Write out the listing below from the line containing "Looking at this" to its last line, unaltered, ends included.

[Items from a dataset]
= = = = = = =
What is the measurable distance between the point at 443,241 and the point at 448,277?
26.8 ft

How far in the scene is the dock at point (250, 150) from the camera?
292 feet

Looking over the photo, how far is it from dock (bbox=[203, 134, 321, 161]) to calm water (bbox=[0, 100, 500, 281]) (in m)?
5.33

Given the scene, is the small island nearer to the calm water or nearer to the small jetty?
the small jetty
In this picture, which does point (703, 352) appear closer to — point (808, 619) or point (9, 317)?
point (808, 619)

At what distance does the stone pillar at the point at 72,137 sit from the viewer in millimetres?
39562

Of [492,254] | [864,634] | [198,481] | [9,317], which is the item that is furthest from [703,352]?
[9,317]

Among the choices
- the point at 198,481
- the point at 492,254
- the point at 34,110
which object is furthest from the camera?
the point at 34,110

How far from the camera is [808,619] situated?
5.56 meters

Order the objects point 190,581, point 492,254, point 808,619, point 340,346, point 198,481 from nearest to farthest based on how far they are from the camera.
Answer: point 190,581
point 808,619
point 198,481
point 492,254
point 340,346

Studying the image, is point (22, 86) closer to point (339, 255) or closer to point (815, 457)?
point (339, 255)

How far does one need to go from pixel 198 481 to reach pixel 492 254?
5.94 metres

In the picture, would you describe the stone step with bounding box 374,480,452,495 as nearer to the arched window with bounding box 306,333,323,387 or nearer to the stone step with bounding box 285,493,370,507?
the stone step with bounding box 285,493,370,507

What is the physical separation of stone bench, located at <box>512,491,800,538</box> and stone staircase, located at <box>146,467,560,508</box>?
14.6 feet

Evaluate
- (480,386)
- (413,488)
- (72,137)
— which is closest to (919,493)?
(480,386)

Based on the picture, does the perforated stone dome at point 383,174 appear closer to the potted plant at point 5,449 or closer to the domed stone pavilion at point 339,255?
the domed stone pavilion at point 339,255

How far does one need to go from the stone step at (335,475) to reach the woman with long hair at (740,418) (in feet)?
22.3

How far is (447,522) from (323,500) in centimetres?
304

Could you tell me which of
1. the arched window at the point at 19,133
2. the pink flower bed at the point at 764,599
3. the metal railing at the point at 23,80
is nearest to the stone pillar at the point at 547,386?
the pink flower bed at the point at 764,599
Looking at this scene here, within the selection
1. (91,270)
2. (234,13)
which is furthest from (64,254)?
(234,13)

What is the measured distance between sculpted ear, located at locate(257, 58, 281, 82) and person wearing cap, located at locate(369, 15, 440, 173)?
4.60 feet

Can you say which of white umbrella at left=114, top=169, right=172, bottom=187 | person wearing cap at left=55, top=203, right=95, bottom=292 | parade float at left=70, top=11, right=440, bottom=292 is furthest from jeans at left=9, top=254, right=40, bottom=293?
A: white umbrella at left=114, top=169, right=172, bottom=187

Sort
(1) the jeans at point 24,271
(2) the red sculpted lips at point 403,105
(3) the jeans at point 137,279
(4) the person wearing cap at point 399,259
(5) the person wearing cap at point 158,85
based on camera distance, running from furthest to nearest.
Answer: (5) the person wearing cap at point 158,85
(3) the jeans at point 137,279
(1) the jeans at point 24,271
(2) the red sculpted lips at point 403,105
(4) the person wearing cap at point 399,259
= = = = = = =
Output below:
Looking at this scene here, within the selection
1. (91,270)
2. (234,13)
which is furthest from (64,254)?
(234,13)

What is the measured distance between sculpted ear, located at locate(257, 58, 281, 82) and person wearing cap, located at locate(369, 15, 440, 173)?
4.60 feet

Can you say which of white umbrella at left=114, top=169, right=172, bottom=187 | person wearing cap at left=55, top=203, right=95, bottom=292 | parade float at left=70, top=11, right=440, bottom=292 is furthest from jeans at left=9, top=254, right=40, bottom=293?
A: white umbrella at left=114, top=169, right=172, bottom=187

Sort
(1) the jeans at point 24,271
(2) the red sculpted lips at point 403,105
(3) the jeans at point 137,279
(4) the person wearing cap at point 399,259
(5) the person wearing cap at point 158,85
based on camera distance, running from furthest to nearest.
Answer: (5) the person wearing cap at point 158,85
(3) the jeans at point 137,279
(1) the jeans at point 24,271
(2) the red sculpted lips at point 403,105
(4) the person wearing cap at point 399,259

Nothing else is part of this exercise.